The relentless march of Hong Kong’s art scene toward regional domination is, for many, a given. But, alongside the advent of the unfortunately titled “Art Basel in Hong Kong” this year, the influx of numerous flashy international galleries able to afford the city’s spiraling rents, and the much-anticipated opening of the M+ museum of visual culture in 2017, there is one recent arrival that may prove just as influential for the long-term art ecology of Hong Kong.
Nonprofits are thin on the ground here, and their square meterage tends to be minimal. However, opposite the filth of the new Wong Chuk Hang MTR station, currently under construction on the south of the island, there is a newcomer on a rather different scale. Housed on one floor of an imposing 1970s industrial building, the Remex Centre, are the immaculate white interiors of Spring Workshop, the brain child of its dynamic founder and director Mimi Brown.
With four working studios and two (currently rather dusty) terraces, and a total of 1,350 square meters, Spring had its soft opening in December 2011, since when its program has slowly gathered pace. An ambitious year-long “Moderation(s)” project began on January 10 under the beneficent gaze of Singaporean conceptualist and curator Heman Chong, organized in collaboration with Defne Ayas, the director of Rotterdam’s Witte de With—an institution with an impressive record in promoting national and international collaboration among artists, but an unbecoming lack of hesitation in announcing, among other similar assertions, that its “position in the cultural field is unique.”

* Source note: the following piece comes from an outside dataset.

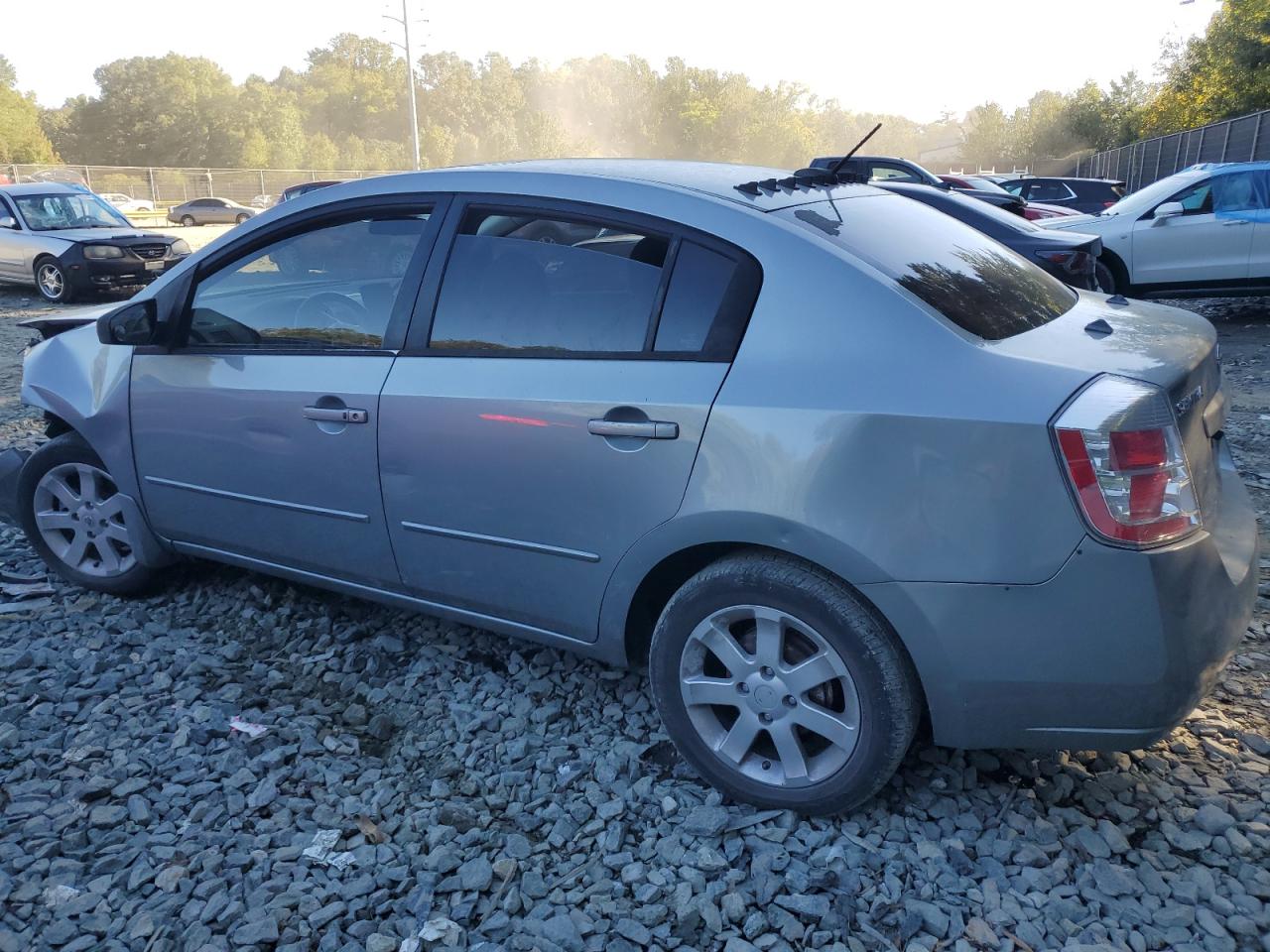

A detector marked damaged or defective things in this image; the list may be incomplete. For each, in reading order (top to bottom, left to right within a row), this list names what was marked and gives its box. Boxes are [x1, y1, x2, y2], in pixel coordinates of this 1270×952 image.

wrecked vehicle [0, 160, 1262, 813]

With its aim of providing forums for untrammeled, joyful and cross-disciplinary experimentation, “Moderation(s)” kicks off with a month-long residence by Barcelona-based curatorial duo Latitudes (Max Andrews and Mariana Cánepa Luna) entitled Incidents of Travel, during which four Hong Kong-based artists (Nadim Abbas, Sin Tung Ho, Yuk King Tan and Samson Young) are leading day-long tours across the city, each of which is based on the artist’s work and engagement with environments encountered during its creation. These tours also aim to explore and erode boundaries between curation and practice.

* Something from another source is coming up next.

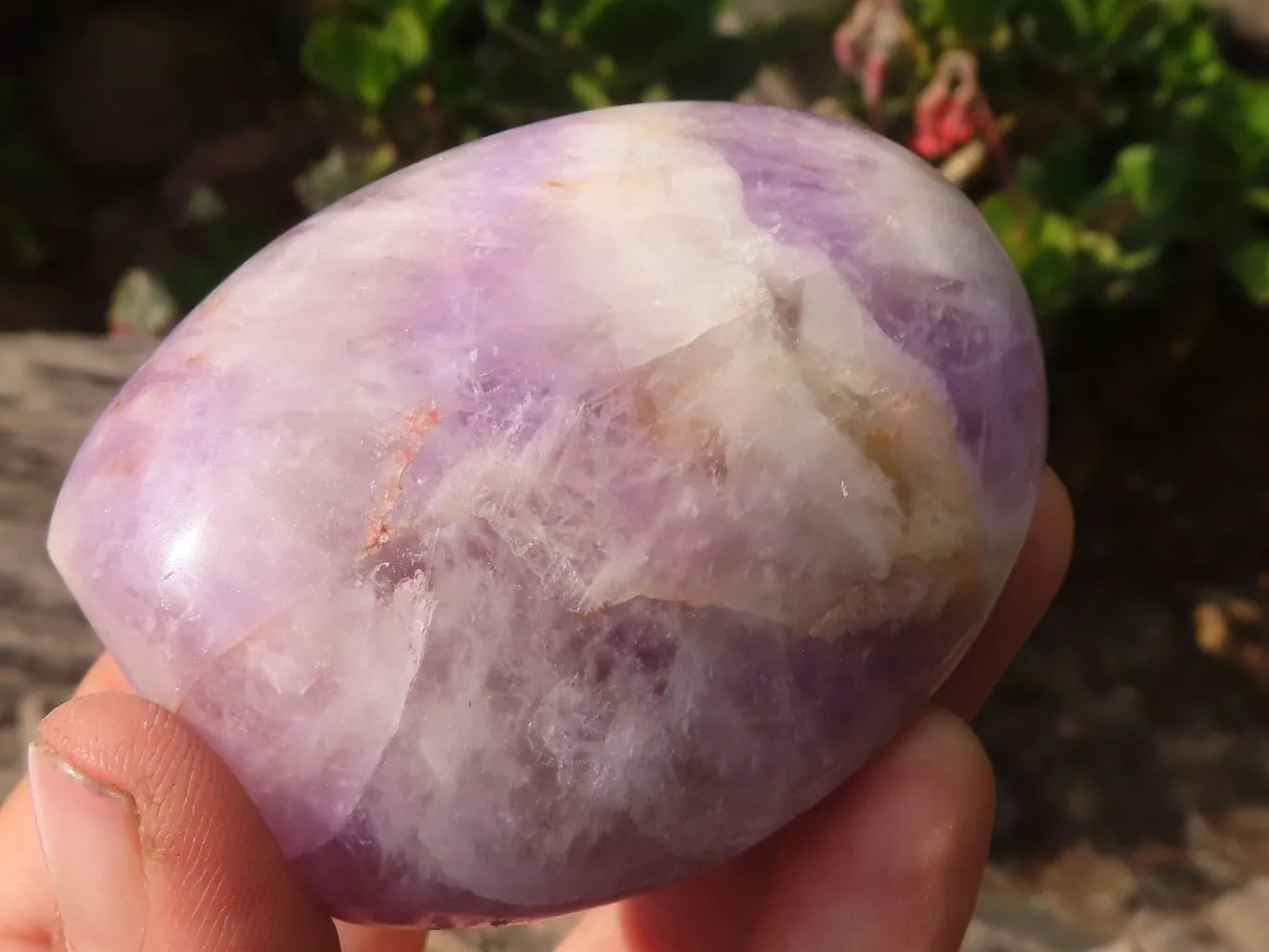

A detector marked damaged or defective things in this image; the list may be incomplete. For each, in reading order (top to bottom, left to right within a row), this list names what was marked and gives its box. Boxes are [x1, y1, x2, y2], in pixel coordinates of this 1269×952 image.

orange rust inclusion [363, 403, 446, 558]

Extending the collaborative (or “exchanging,” as Chong has it) mission of “Moderation(s),” there will be a fiction writing workshop in June, led by an “established fiction writer,” for 15 artists, curators and writers. In October, artist group A Constructed World will create “The Social Contract,” an exhibition at which audiences will sign legal contracts restraining them from speaking about what they have seen on display, exploring the withdrawal of speech as a productive element. In addition, Singaporean artist Michael Lee will develop a series of maps to trace the progress of the project. Related performances and exhibits will take place at Witte de With in Rotterdam over the course of the year.

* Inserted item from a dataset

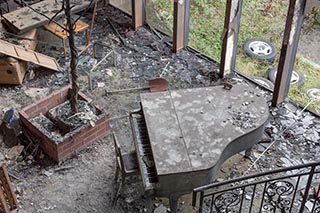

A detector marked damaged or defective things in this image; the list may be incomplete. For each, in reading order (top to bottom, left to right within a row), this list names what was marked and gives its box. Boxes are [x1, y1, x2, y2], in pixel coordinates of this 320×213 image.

Perhaps a result of multiple-author syndrome, there is a strange mixture of grandiose pronouncement and self-parody in the prose that accompanies the launch of “Moderation(s),” giving an unfortunate impression that its validity and virtue are beyond dispute—that this is a munificent, profound gift dropping from the heavens into Hong Kong’s untutored lap. Despite this lack of humility (imported, one might presume, from the Netherlands), the first tour resulting from Incidents of Travel—lead by Nadim Abbas and allowing unexpected perspectives on Hong Kong from the underside of the hectic Connaught Road bypass, the notoriously dense Man Cheong Street Housing Complex, or the layered fabric of the Waterfall Bay Park—did prove that the nonprofit environment has the potential for the unexpected moments of joy and discovery that Defne Ayas is searching for. This flagship program suggests that the ecology of Hong Kong’s art scene should benefit from both Spring’s existence, and also from its example.
John Jervis is managing editor of ArtAsiaPacific.